Dead Sea
The saltiest lake on Earth lets you float without trying.
The Dead Sea sits at the lowest point on Earth — roughly 430 meters below sea level — on the border between Jordan and Israel. It's a hypersaline lake so dense with minerals that the human body simply cannot sink in it. That peculiar physics, combined with millennia of history (Cleopatra reportedly imported its mud for her skin, and ancient trade routes crossed its shores), makes it one of the most remarkable natural phenomena on the planet. It is not metaphorically dead — almost nothing lives in its waters, which are nearly ten times saltier than the ocean.
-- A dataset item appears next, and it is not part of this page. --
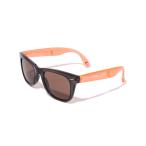 サングラス SUNGLASSES #18 メンズ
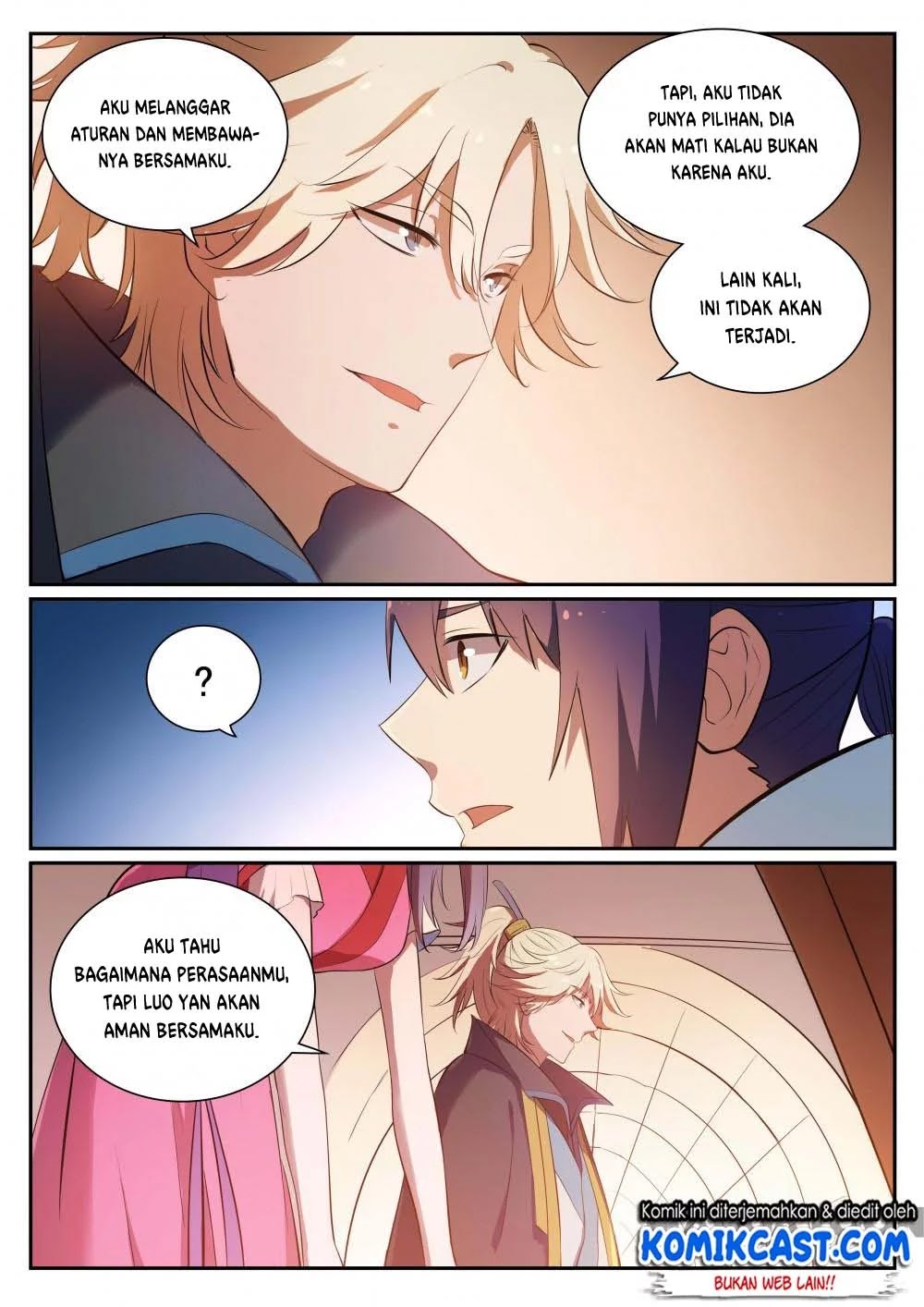 Chapter 359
The experience is genuinely unlike anything else. You wade in slowly — the salt stings any cut you didn't know you had — and then, somewhere around waist depth, your legs swing up and you're lying flat on the water without any effort. Most visitors slather on the famous black mineral mud, let it dry in the sun, and rinse off before floating again. The water has a slightly oily, mineral-heavy feel. The landscape is stark and extraordinary: hazy mountains of the West Bank across the water, the Jordan Rift Valley stretching north and south, and an almost eerie quiet. On the Jordanian side, resorts like the Kempinski and the Movenpick have private beaches and spa facilities, but there are also public beach access points for those not staying overnight.
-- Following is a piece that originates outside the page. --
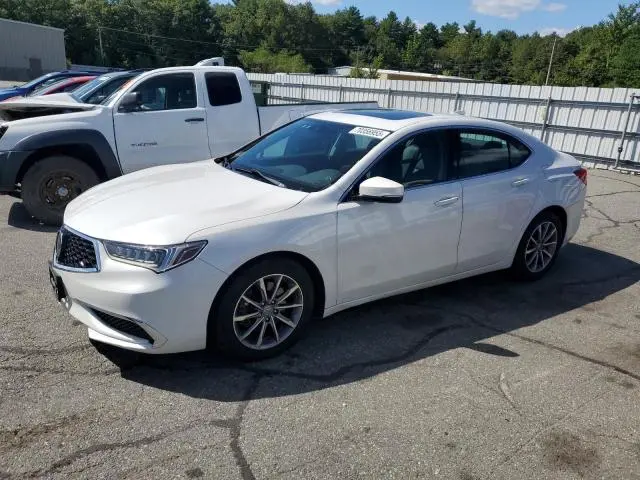 19UUB1F35KA011108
The Dead Sea is about an hour's drive west of Amman, making it a very manageable day trip. Don't stay in the water more than 20–30 minutes at a stretch — the salt is intensely drying and the sun at this elevation (or rather, this depth below sea level) is punishing. Keep your face out of the water entirely; getting that brine in your eyes is genuinely painful. Go in the morning if you're visiting in summer, and bring plenty of fresh water to rinse off.